» **Tareas requeridas**
[1] Responde estas preguntas sobre el fragmento del espectáculo de Gelman y Mederos:
(a) Según el fragmento, ¿qué era imposible hacer desde las butacas cuando el sonido de uno acallaba al otro?
(b) ¿De qué noche de la semana se habla?
(c) ¿Qué piezas tocaba Mederos?
[2] Sigue escribiendo el fragmento del espectáculo de Gelman y Mederos desde donde termina.

» **Fragmento del texto**

----

Al otro lado de la escena, en cambio, Mederos comenzaba a viborear con su música por entre los versos que caían. De a ratos, vale decir, el sonido de uno acallaba al otro, y desde las butacas era imposible elegir qué escuchar. Pero en otros momentos, los mejores, en cambio, un tango del trío era la siembra para la cosecha del poema siguiente. Y a veces lo que Gelman arrojaba al surco fértil de la noche del lunes, Mederos lo recogía para regarlo con su sonoridad sin par. Tocaba Merceditas, Sur, La pulpera de Santa Lucía o los valsecitos compuestos especialmente para este espectáculo, y era como soldar a cada espectador contra las butacas, hacerle a cada uno de los presentes más lento el tiempo, más honda la necesidad de seguir escuchando.

----

» **Entradas**
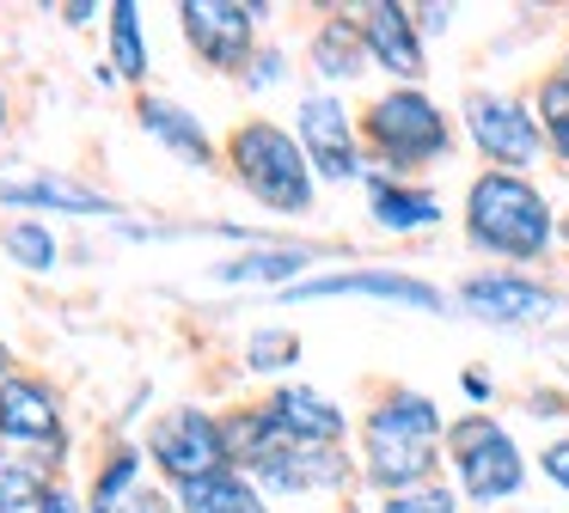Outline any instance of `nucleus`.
<instances>
[{"mask_svg":"<svg viewBox=\"0 0 569 513\" xmlns=\"http://www.w3.org/2000/svg\"><path fill=\"white\" fill-rule=\"evenodd\" d=\"M447 459V415L429 391L392 385L361 415V483L386 495H405L441 476Z\"/></svg>","mask_w":569,"mask_h":513,"instance_id":"nucleus-1","label":"nucleus"},{"mask_svg":"<svg viewBox=\"0 0 569 513\" xmlns=\"http://www.w3.org/2000/svg\"><path fill=\"white\" fill-rule=\"evenodd\" d=\"M466 239L496 263H539L557 244V214L545 190L520 171H478L466 183Z\"/></svg>","mask_w":569,"mask_h":513,"instance_id":"nucleus-2","label":"nucleus"},{"mask_svg":"<svg viewBox=\"0 0 569 513\" xmlns=\"http://www.w3.org/2000/svg\"><path fill=\"white\" fill-rule=\"evenodd\" d=\"M361 147L386 171H422L453 153V122H447V110L422 86H386L361 110Z\"/></svg>","mask_w":569,"mask_h":513,"instance_id":"nucleus-3","label":"nucleus"},{"mask_svg":"<svg viewBox=\"0 0 569 513\" xmlns=\"http://www.w3.org/2000/svg\"><path fill=\"white\" fill-rule=\"evenodd\" d=\"M447 471L471 507H502L527 489V452L515 446V434L496 415L471 410L447 422Z\"/></svg>","mask_w":569,"mask_h":513,"instance_id":"nucleus-4","label":"nucleus"},{"mask_svg":"<svg viewBox=\"0 0 569 513\" xmlns=\"http://www.w3.org/2000/svg\"><path fill=\"white\" fill-rule=\"evenodd\" d=\"M227 159H233L239 183L258 195L276 214H307L312 208V159L300 147V134L276 129V122H239L233 141H227Z\"/></svg>","mask_w":569,"mask_h":513,"instance_id":"nucleus-5","label":"nucleus"},{"mask_svg":"<svg viewBox=\"0 0 569 513\" xmlns=\"http://www.w3.org/2000/svg\"><path fill=\"white\" fill-rule=\"evenodd\" d=\"M459 122H466V141L483 153L490 171H520V178H527L545 159V129H539L527 98L483 92L478 86V92H466V104H459Z\"/></svg>","mask_w":569,"mask_h":513,"instance_id":"nucleus-6","label":"nucleus"},{"mask_svg":"<svg viewBox=\"0 0 569 513\" xmlns=\"http://www.w3.org/2000/svg\"><path fill=\"white\" fill-rule=\"evenodd\" d=\"M251 476L276 495H343L356 483V464L343 446H300V440H276L263 459H251Z\"/></svg>","mask_w":569,"mask_h":513,"instance_id":"nucleus-7","label":"nucleus"},{"mask_svg":"<svg viewBox=\"0 0 569 513\" xmlns=\"http://www.w3.org/2000/svg\"><path fill=\"white\" fill-rule=\"evenodd\" d=\"M300 147H307L312 171L331 183L361 178V122L337 92H307L300 98Z\"/></svg>","mask_w":569,"mask_h":513,"instance_id":"nucleus-8","label":"nucleus"},{"mask_svg":"<svg viewBox=\"0 0 569 513\" xmlns=\"http://www.w3.org/2000/svg\"><path fill=\"white\" fill-rule=\"evenodd\" d=\"M459 305H466L471 318H483V324H545V318L557 312V288H545V281L520 275V269H478V275L459 281L453 293Z\"/></svg>","mask_w":569,"mask_h":513,"instance_id":"nucleus-9","label":"nucleus"},{"mask_svg":"<svg viewBox=\"0 0 569 513\" xmlns=\"http://www.w3.org/2000/svg\"><path fill=\"white\" fill-rule=\"evenodd\" d=\"M153 459H160L166 476H178V483H197V476H214L233 464V446H227V428L214 422V415L202 410H172L160 415V428H153Z\"/></svg>","mask_w":569,"mask_h":513,"instance_id":"nucleus-10","label":"nucleus"},{"mask_svg":"<svg viewBox=\"0 0 569 513\" xmlns=\"http://www.w3.org/2000/svg\"><path fill=\"white\" fill-rule=\"evenodd\" d=\"M343 293L386 300V305H410V312H447V293L435 288V281L405 275V269H337V275L295 281V288H288V300H343Z\"/></svg>","mask_w":569,"mask_h":513,"instance_id":"nucleus-11","label":"nucleus"},{"mask_svg":"<svg viewBox=\"0 0 569 513\" xmlns=\"http://www.w3.org/2000/svg\"><path fill=\"white\" fill-rule=\"evenodd\" d=\"M361 37H368V61L380 73H392V86H422L429 73V49H422L417 12L398 0H373L361 7Z\"/></svg>","mask_w":569,"mask_h":513,"instance_id":"nucleus-12","label":"nucleus"},{"mask_svg":"<svg viewBox=\"0 0 569 513\" xmlns=\"http://www.w3.org/2000/svg\"><path fill=\"white\" fill-rule=\"evenodd\" d=\"M178 19H184V37H190V43H197L209 61H214V68H227V73L251 68V37H258L263 7H227V0H184V7H178Z\"/></svg>","mask_w":569,"mask_h":513,"instance_id":"nucleus-13","label":"nucleus"},{"mask_svg":"<svg viewBox=\"0 0 569 513\" xmlns=\"http://www.w3.org/2000/svg\"><path fill=\"white\" fill-rule=\"evenodd\" d=\"M263 415L282 428V440H300V446H343V434H349L343 403H331L312 385H282L263 403Z\"/></svg>","mask_w":569,"mask_h":513,"instance_id":"nucleus-14","label":"nucleus"},{"mask_svg":"<svg viewBox=\"0 0 569 513\" xmlns=\"http://www.w3.org/2000/svg\"><path fill=\"white\" fill-rule=\"evenodd\" d=\"M307 61L325 86H349L368 73V37H361V12H331V19L312 31Z\"/></svg>","mask_w":569,"mask_h":513,"instance_id":"nucleus-15","label":"nucleus"},{"mask_svg":"<svg viewBox=\"0 0 569 513\" xmlns=\"http://www.w3.org/2000/svg\"><path fill=\"white\" fill-rule=\"evenodd\" d=\"M368 214H373V227H386V232H429V227H441V195L435 190H422V183H405V178H380L373 171L368 178Z\"/></svg>","mask_w":569,"mask_h":513,"instance_id":"nucleus-16","label":"nucleus"},{"mask_svg":"<svg viewBox=\"0 0 569 513\" xmlns=\"http://www.w3.org/2000/svg\"><path fill=\"white\" fill-rule=\"evenodd\" d=\"M0 434L26 440V446H56V434H62L56 398L31 379H0Z\"/></svg>","mask_w":569,"mask_h":513,"instance_id":"nucleus-17","label":"nucleus"},{"mask_svg":"<svg viewBox=\"0 0 569 513\" xmlns=\"http://www.w3.org/2000/svg\"><path fill=\"white\" fill-rule=\"evenodd\" d=\"M0 202L19 208H68V214H111L99 190H80L68 178H0Z\"/></svg>","mask_w":569,"mask_h":513,"instance_id":"nucleus-18","label":"nucleus"},{"mask_svg":"<svg viewBox=\"0 0 569 513\" xmlns=\"http://www.w3.org/2000/svg\"><path fill=\"white\" fill-rule=\"evenodd\" d=\"M141 129H148L153 141H166L178 159H190V165H209V159H214V147H209V134H202V122L190 117V110L166 104V98H141Z\"/></svg>","mask_w":569,"mask_h":513,"instance_id":"nucleus-19","label":"nucleus"},{"mask_svg":"<svg viewBox=\"0 0 569 513\" xmlns=\"http://www.w3.org/2000/svg\"><path fill=\"white\" fill-rule=\"evenodd\" d=\"M178 507L184 513H263V495L227 464V471H214V476L178 483Z\"/></svg>","mask_w":569,"mask_h":513,"instance_id":"nucleus-20","label":"nucleus"},{"mask_svg":"<svg viewBox=\"0 0 569 513\" xmlns=\"http://www.w3.org/2000/svg\"><path fill=\"white\" fill-rule=\"evenodd\" d=\"M300 269H312V251H251V256H233V263H221L214 275L227 281V288H295Z\"/></svg>","mask_w":569,"mask_h":513,"instance_id":"nucleus-21","label":"nucleus"},{"mask_svg":"<svg viewBox=\"0 0 569 513\" xmlns=\"http://www.w3.org/2000/svg\"><path fill=\"white\" fill-rule=\"evenodd\" d=\"M532 117H539V129H545V153L569 171V73L563 68L539 80V92H532Z\"/></svg>","mask_w":569,"mask_h":513,"instance_id":"nucleus-22","label":"nucleus"},{"mask_svg":"<svg viewBox=\"0 0 569 513\" xmlns=\"http://www.w3.org/2000/svg\"><path fill=\"white\" fill-rule=\"evenodd\" d=\"M141 12L129 0L111 7V43H117V80H141L148 73V43H141Z\"/></svg>","mask_w":569,"mask_h":513,"instance_id":"nucleus-23","label":"nucleus"},{"mask_svg":"<svg viewBox=\"0 0 569 513\" xmlns=\"http://www.w3.org/2000/svg\"><path fill=\"white\" fill-rule=\"evenodd\" d=\"M43 501H50V489H43V476L31 464L0 459V513H38Z\"/></svg>","mask_w":569,"mask_h":513,"instance_id":"nucleus-24","label":"nucleus"},{"mask_svg":"<svg viewBox=\"0 0 569 513\" xmlns=\"http://www.w3.org/2000/svg\"><path fill=\"white\" fill-rule=\"evenodd\" d=\"M300 361V336L295 330H251L246 336V366L251 373H282Z\"/></svg>","mask_w":569,"mask_h":513,"instance_id":"nucleus-25","label":"nucleus"},{"mask_svg":"<svg viewBox=\"0 0 569 513\" xmlns=\"http://www.w3.org/2000/svg\"><path fill=\"white\" fill-rule=\"evenodd\" d=\"M7 251H13L26 269H38V275L56 269V239H50V227H38V220H13V227H7Z\"/></svg>","mask_w":569,"mask_h":513,"instance_id":"nucleus-26","label":"nucleus"},{"mask_svg":"<svg viewBox=\"0 0 569 513\" xmlns=\"http://www.w3.org/2000/svg\"><path fill=\"white\" fill-rule=\"evenodd\" d=\"M380 513H459V489L453 483H422V489H405V495H386Z\"/></svg>","mask_w":569,"mask_h":513,"instance_id":"nucleus-27","label":"nucleus"},{"mask_svg":"<svg viewBox=\"0 0 569 513\" xmlns=\"http://www.w3.org/2000/svg\"><path fill=\"white\" fill-rule=\"evenodd\" d=\"M136 471H141V459L123 446L111 464H104V476H99V483H92V513H117V495H123V489L136 483Z\"/></svg>","mask_w":569,"mask_h":513,"instance_id":"nucleus-28","label":"nucleus"},{"mask_svg":"<svg viewBox=\"0 0 569 513\" xmlns=\"http://www.w3.org/2000/svg\"><path fill=\"white\" fill-rule=\"evenodd\" d=\"M539 476H545V483H557V489L569 495V434L551 440V446L539 452Z\"/></svg>","mask_w":569,"mask_h":513,"instance_id":"nucleus-29","label":"nucleus"},{"mask_svg":"<svg viewBox=\"0 0 569 513\" xmlns=\"http://www.w3.org/2000/svg\"><path fill=\"white\" fill-rule=\"evenodd\" d=\"M246 80L258 86V92H263V86H276V80H282V49H263V56L246 68Z\"/></svg>","mask_w":569,"mask_h":513,"instance_id":"nucleus-30","label":"nucleus"},{"mask_svg":"<svg viewBox=\"0 0 569 513\" xmlns=\"http://www.w3.org/2000/svg\"><path fill=\"white\" fill-rule=\"evenodd\" d=\"M410 12H417V31L422 37H447V31H453V7H410Z\"/></svg>","mask_w":569,"mask_h":513,"instance_id":"nucleus-31","label":"nucleus"},{"mask_svg":"<svg viewBox=\"0 0 569 513\" xmlns=\"http://www.w3.org/2000/svg\"><path fill=\"white\" fill-rule=\"evenodd\" d=\"M527 410H532V415H545V422H563V415H569V398H557V391H532Z\"/></svg>","mask_w":569,"mask_h":513,"instance_id":"nucleus-32","label":"nucleus"},{"mask_svg":"<svg viewBox=\"0 0 569 513\" xmlns=\"http://www.w3.org/2000/svg\"><path fill=\"white\" fill-rule=\"evenodd\" d=\"M459 391H466V398L478 403V410H483V403L496 398V385H490V379H483V373H459Z\"/></svg>","mask_w":569,"mask_h":513,"instance_id":"nucleus-33","label":"nucleus"},{"mask_svg":"<svg viewBox=\"0 0 569 513\" xmlns=\"http://www.w3.org/2000/svg\"><path fill=\"white\" fill-rule=\"evenodd\" d=\"M117 513H166V501L153 495V489H136V495H123V507Z\"/></svg>","mask_w":569,"mask_h":513,"instance_id":"nucleus-34","label":"nucleus"},{"mask_svg":"<svg viewBox=\"0 0 569 513\" xmlns=\"http://www.w3.org/2000/svg\"><path fill=\"white\" fill-rule=\"evenodd\" d=\"M62 19H68V24H87V19H99V7H87V0H74V7H62Z\"/></svg>","mask_w":569,"mask_h":513,"instance_id":"nucleus-35","label":"nucleus"},{"mask_svg":"<svg viewBox=\"0 0 569 513\" xmlns=\"http://www.w3.org/2000/svg\"><path fill=\"white\" fill-rule=\"evenodd\" d=\"M38 513H80V507H74V501H68V495H62V489H50V501H43Z\"/></svg>","mask_w":569,"mask_h":513,"instance_id":"nucleus-36","label":"nucleus"},{"mask_svg":"<svg viewBox=\"0 0 569 513\" xmlns=\"http://www.w3.org/2000/svg\"><path fill=\"white\" fill-rule=\"evenodd\" d=\"M557 239H569V220H563V227H557Z\"/></svg>","mask_w":569,"mask_h":513,"instance_id":"nucleus-37","label":"nucleus"},{"mask_svg":"<svg viewBox=\"0 0 569 513\" xmlns=\"http://www.w3.org/2000/svg\"><path fill=\"white\" fill-rule=\"evenodd\" d=\"M0 373H7V349H0Z\"/></svg>","mask_w":569,"mask_h":513,"instance_id":"nucleus-38","label":"nucleus"},{"mask_svg":"<svg viewBox=\"0 0 569 513\" xmlns=\"http://www.w3.org/2000/svg\"><path fill=\"white\" fill-rule=\"evenodd\" d=\"M0 122H7V98H0Z\"/></svg>","mask_w":569,"mask_h":513,"instance_id":"nucleus-39","label":"nucleus"},{"mask_svg":"<svg viewBox=\"0 0 569 513\" xmlns=\"http://www.w3.org/2000/svg\"><path fill=\"white\" fill-rule=\"evenodd\" d=\"M563 73H569V49H563Z\"/></svg>","mask_w":569,"mask_h":513,"instance_id":"nucleus-40","label":"nucleus"},{"mask_svg":"<svg viewBox=\"0 0 569 513\" xmlns=\"http://www.w3.org/2000/svg\"><path fill=\"white\" fill-rule=\"evenodd\" d=\"M343 513H361V507H343Z\"/></svg>","mask_w":569,"mask_h":513,"instance_id":"nucleus-41","label":"nucleus"},{"mask_svg":"<svg viewBox=\"0 0 569 513\" xmlns=\"http://www.w3.org/2000/svg\"><path fill=\"white\" fill-rule=\"evenodd\" d=\"M527 513H539V507H527Z\"/></svg>","mask_w":569,"mask_h":513,"instance_id":"nucleus-42","label":"nucleus"}]
</instances>
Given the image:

----

» **Respuestas esperadas**
[1]
(a) Elegir qué escuchar.
(b) La noche del lunes.
(c) Merceditas, Sur, La pulpera de Santa Lucía y los valsecitos compuestos especialmente para este espectáculo.

[2]
A ratos, incluso, nada parecía suficiente. Un poema de Gelman despertaba un ansia por volver a oírlo pasar las hojas para seguir con el siguiente, y que nunca se detuviera. Pero luego, con Mederos, De la Vega y Rivas acaecía otro tanto. Quizá no sabían, ni el poeta ni los músicos, el modo soberano con que despertaban el aplauso fervoroso. Y por eso, tal vez, todo funcionaba mejor; porque estaban pasándola soberanamente bien, mientras desfilaban por encima de sus cabezas las proyecciones de las obras de Juan José Cambré, que era lo único que se parecía a los minutos que pasaban, como un desfile inmóvil.

«¿Puedo por fin al fin llorar?» podría haber dicho esa chica o cualquiera de los presentes. Gelman, Mederos, la poesía y la música merecían por igual lágrimas y aplausos, el llanto y la alegría, que es lo que el arte de los grandes conjuga, y enjuga.

Publicado también en Diario UNO.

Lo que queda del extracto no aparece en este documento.